[Spatial questions about scenes]
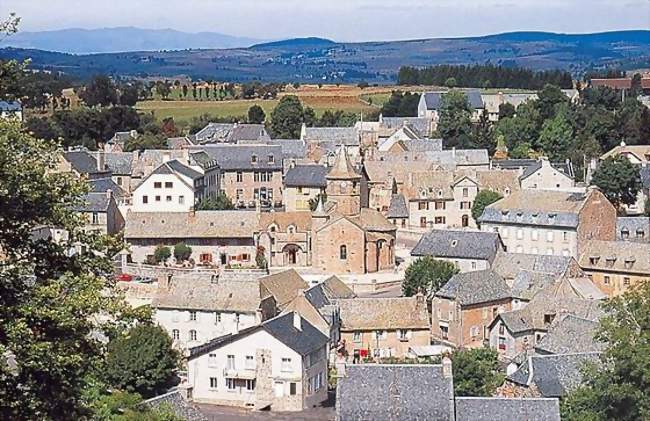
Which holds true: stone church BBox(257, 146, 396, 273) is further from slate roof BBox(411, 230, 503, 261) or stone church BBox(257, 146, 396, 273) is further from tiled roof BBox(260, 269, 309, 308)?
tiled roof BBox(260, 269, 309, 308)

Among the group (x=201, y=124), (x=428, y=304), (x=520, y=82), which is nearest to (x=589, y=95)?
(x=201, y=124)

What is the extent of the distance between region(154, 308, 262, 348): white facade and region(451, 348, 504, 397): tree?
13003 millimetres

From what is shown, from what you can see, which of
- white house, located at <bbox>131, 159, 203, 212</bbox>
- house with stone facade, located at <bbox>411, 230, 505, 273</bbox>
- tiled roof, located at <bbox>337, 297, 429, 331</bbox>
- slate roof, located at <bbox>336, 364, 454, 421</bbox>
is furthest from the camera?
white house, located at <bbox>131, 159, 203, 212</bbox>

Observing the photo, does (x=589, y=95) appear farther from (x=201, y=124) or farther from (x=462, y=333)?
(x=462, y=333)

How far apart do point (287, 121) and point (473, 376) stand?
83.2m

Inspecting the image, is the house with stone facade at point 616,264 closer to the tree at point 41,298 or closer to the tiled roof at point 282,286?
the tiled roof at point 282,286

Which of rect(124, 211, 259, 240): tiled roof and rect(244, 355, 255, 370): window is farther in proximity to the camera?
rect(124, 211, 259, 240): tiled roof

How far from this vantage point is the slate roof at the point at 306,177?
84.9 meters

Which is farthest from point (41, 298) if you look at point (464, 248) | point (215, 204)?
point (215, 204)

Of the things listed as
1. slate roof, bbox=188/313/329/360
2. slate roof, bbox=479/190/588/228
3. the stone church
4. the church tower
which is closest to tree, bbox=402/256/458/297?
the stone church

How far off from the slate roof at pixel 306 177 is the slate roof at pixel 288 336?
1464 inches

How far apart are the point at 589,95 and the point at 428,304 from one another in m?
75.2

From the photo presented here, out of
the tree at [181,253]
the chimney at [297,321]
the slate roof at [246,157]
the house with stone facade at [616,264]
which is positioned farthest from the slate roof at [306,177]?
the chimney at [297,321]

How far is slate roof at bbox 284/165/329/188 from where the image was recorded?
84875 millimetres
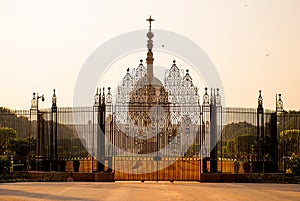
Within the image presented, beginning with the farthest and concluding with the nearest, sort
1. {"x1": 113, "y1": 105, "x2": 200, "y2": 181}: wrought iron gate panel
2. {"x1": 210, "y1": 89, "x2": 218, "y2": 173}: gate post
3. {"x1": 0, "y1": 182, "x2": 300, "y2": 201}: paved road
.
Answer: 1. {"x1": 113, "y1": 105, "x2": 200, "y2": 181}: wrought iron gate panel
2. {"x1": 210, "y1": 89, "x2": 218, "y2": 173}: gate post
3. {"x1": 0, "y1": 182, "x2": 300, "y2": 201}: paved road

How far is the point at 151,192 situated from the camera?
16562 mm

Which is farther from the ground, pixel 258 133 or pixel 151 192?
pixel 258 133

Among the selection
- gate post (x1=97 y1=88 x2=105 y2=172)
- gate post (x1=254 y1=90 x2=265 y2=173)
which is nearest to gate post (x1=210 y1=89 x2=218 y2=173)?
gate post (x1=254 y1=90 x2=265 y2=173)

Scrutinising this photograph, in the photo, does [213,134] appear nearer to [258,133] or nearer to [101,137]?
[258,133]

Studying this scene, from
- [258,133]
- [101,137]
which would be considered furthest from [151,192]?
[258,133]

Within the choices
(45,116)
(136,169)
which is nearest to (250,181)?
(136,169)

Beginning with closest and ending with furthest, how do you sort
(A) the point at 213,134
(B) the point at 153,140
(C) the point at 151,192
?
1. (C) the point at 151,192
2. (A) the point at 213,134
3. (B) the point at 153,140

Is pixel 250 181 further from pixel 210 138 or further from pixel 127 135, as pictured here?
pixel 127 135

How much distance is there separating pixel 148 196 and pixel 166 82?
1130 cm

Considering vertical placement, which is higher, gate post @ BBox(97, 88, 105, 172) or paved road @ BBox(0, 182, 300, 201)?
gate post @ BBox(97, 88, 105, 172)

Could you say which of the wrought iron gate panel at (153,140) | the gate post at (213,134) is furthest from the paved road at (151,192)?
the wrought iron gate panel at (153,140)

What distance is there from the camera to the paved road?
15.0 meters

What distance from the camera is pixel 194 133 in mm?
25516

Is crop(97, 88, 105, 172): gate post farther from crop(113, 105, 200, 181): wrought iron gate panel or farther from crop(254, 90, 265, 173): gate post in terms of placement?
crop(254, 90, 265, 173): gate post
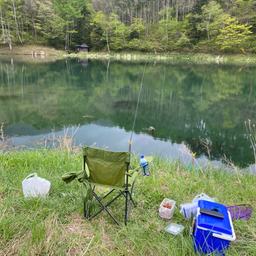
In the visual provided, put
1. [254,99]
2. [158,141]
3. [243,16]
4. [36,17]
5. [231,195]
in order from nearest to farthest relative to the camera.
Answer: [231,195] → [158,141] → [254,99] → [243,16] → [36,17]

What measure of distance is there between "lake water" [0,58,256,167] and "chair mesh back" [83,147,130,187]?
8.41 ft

...

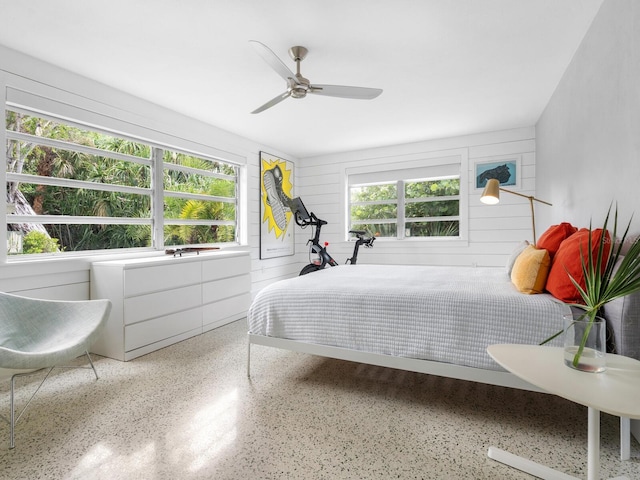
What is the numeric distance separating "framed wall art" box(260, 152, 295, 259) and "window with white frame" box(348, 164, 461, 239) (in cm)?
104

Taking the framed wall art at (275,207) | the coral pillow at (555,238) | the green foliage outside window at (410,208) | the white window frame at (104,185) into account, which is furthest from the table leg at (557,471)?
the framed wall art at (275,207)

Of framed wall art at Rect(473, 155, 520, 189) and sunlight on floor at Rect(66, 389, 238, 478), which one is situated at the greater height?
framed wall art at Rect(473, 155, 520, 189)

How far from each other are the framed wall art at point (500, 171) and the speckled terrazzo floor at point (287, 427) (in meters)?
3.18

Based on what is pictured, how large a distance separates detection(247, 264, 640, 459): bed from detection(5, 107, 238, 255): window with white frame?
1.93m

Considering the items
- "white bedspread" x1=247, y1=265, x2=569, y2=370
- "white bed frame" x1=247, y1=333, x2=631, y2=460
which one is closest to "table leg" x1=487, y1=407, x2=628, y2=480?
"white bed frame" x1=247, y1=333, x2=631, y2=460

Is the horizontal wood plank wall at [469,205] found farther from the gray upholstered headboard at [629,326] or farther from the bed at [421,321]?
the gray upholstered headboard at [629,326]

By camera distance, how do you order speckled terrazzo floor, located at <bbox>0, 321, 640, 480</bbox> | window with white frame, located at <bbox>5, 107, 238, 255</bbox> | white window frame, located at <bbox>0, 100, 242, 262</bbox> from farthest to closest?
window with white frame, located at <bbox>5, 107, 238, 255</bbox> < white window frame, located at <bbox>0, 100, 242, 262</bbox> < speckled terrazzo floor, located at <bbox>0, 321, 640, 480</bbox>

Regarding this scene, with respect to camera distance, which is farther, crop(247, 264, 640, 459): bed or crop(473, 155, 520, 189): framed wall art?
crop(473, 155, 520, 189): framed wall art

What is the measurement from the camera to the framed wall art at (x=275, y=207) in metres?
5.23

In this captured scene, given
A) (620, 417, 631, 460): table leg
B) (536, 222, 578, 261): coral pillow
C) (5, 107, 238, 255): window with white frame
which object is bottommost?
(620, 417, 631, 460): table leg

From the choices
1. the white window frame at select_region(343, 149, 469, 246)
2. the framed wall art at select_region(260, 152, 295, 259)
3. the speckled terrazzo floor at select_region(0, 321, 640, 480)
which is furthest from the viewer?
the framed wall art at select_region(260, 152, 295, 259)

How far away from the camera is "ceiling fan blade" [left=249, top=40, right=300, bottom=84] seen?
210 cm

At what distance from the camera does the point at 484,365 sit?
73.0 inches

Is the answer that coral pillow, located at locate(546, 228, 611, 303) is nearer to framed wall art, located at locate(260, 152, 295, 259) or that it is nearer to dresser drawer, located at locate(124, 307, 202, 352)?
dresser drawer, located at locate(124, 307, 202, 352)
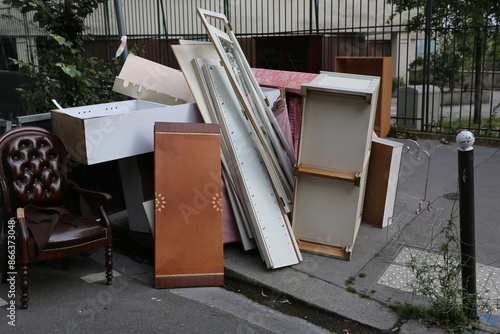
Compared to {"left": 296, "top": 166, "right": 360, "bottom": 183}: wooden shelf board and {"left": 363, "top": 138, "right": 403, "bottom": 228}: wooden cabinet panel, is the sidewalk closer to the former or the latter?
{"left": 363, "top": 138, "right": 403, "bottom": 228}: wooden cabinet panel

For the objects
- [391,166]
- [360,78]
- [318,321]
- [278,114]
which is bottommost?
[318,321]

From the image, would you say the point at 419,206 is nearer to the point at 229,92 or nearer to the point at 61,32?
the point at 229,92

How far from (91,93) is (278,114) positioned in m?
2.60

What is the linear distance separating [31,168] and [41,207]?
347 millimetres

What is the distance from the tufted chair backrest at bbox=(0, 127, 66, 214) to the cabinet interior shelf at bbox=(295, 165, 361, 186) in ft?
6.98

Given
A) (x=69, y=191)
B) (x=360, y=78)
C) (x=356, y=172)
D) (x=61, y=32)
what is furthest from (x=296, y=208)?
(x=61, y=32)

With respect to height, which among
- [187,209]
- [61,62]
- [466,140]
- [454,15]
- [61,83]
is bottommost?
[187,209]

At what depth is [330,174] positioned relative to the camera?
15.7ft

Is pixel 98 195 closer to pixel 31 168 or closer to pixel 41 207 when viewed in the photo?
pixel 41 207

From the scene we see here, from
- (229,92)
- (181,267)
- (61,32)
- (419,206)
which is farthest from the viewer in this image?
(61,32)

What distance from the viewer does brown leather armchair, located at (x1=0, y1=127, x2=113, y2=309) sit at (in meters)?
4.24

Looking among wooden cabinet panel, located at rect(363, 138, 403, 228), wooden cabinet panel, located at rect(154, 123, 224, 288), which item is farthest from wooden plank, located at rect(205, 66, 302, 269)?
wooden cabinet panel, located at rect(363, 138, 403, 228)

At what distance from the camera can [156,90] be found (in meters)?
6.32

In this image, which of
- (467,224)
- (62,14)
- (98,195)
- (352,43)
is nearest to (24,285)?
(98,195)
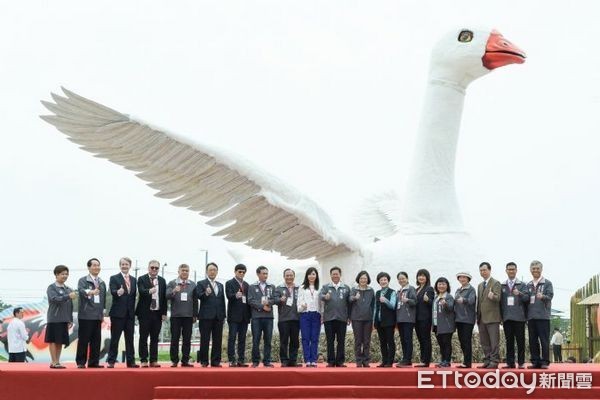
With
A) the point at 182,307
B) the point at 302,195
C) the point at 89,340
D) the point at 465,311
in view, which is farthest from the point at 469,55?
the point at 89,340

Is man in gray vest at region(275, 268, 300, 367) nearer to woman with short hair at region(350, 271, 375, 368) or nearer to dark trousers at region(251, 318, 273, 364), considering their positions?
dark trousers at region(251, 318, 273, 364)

- [Exercise]:
Count the lines in the records above that contain the string "dark", treating case as significant, and give only the number.

- [Task result]:
2